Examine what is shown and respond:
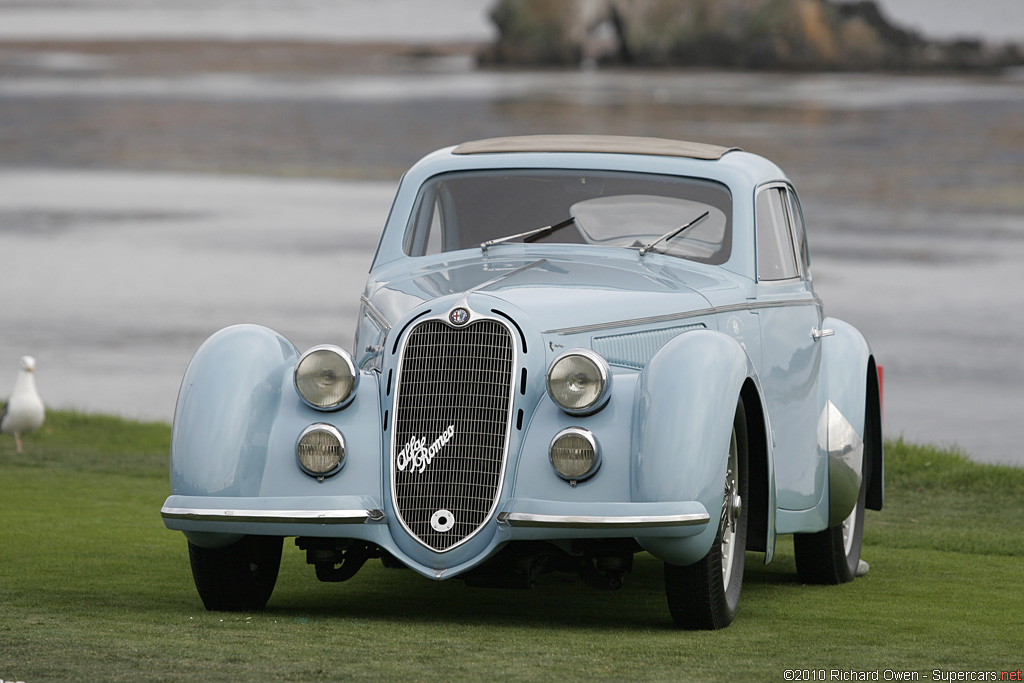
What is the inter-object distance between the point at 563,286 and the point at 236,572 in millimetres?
1804

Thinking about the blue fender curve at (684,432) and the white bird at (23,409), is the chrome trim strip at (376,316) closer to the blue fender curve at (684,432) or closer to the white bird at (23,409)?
the blue fender curve at (684,432)

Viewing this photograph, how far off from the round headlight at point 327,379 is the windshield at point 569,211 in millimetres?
1488

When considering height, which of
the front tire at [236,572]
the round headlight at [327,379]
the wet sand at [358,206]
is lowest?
the wet sand at [358,206]

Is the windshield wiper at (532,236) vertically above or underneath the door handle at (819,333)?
above

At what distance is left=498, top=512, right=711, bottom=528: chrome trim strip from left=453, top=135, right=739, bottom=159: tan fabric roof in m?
2.53

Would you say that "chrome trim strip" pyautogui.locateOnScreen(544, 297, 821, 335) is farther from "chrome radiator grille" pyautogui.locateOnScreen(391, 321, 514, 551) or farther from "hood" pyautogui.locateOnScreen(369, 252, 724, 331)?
"chrome radiator grille" pyautogui.locateOnScreen(391, 321, 514, 551)

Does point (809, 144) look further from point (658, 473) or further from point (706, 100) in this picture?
point (658, 473)

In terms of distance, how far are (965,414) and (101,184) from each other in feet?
98.6

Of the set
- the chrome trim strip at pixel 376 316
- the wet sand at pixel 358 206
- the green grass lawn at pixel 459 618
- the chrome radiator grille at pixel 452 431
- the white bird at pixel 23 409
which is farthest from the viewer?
the wet sand at pixel 358 206

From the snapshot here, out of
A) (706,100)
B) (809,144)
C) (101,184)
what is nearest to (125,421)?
(101,184)

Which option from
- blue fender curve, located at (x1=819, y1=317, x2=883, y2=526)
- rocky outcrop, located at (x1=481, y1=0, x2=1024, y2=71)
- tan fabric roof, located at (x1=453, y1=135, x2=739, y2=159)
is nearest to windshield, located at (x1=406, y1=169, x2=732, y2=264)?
tan fabric roof, located at (x1=453, y1=135, x2=739, y2=159)

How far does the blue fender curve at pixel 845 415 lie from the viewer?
815 cm

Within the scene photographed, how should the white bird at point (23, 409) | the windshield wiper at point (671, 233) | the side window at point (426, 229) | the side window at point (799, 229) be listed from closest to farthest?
the windshield wiper at point (671, 233) → the side window at point (426, 229) → the side window at point (799, 229) → the white bird at point (23, 409)

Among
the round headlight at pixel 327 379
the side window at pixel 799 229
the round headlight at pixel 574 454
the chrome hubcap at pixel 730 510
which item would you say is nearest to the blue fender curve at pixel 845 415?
the side window at pixel 799 229
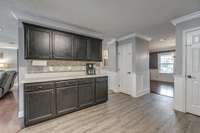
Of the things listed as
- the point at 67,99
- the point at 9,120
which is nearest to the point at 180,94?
the point at 67,99

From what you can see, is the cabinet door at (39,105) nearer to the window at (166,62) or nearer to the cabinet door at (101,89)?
the cabinet door at (101,89)

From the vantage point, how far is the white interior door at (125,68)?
14.9 feet

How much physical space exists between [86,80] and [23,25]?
2.05 metres

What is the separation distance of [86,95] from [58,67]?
1.20m

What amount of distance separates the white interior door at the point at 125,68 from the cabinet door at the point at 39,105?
3.14m

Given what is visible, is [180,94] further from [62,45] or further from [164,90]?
[62,45]

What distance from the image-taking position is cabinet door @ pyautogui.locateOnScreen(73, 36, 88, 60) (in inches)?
130

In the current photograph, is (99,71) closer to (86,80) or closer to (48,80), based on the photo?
(86,80)

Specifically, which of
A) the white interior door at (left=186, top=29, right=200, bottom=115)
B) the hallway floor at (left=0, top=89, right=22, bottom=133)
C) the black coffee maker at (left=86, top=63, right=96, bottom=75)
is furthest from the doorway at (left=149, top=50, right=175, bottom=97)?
the hallway floor at (left=0, top=89, right=22, bottom=133)

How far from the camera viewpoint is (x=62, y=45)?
120 inches

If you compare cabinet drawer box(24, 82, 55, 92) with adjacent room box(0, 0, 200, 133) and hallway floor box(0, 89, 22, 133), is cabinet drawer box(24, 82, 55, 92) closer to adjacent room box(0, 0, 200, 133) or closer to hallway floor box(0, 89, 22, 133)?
adjacent room box(0, 0, 200, 133)

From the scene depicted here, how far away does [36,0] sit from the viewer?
2053mm

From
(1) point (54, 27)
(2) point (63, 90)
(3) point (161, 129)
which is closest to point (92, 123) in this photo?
(2) point (63, 90)

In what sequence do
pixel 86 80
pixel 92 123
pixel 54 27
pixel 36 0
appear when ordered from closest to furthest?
pixel 36 0 → pixel 92 123 → pixel 54 27 → pixel 86 80
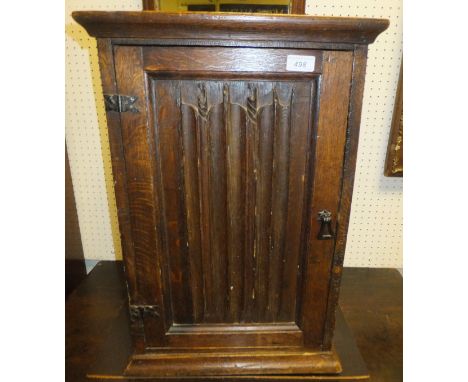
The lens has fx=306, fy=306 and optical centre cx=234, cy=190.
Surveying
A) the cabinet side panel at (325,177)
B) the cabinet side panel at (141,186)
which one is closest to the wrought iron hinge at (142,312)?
the cabinet side panel at (141,186)

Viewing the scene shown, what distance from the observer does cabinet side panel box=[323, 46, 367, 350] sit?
76 centimetres

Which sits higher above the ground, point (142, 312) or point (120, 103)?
point (120, 103)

# Work to do:
Recast the listing as a numbered list, leaving out blank lines, starting with the line that contains "From what you" and going on through the line that contains "2.05 metres".

# Exercise output:
1. From what you can see, is the cabinet door at (39,105) nearer to the window at (166,62) or nearer to the cabinet door at (101,89)?
2. the cabinet door at (101,89)
3. From the vantage point, how far is the white interior door at (125,68)?
4. 14.9 feet
5. How much physical space exists between [86,80] and [23,25]?
6. 2.05 metres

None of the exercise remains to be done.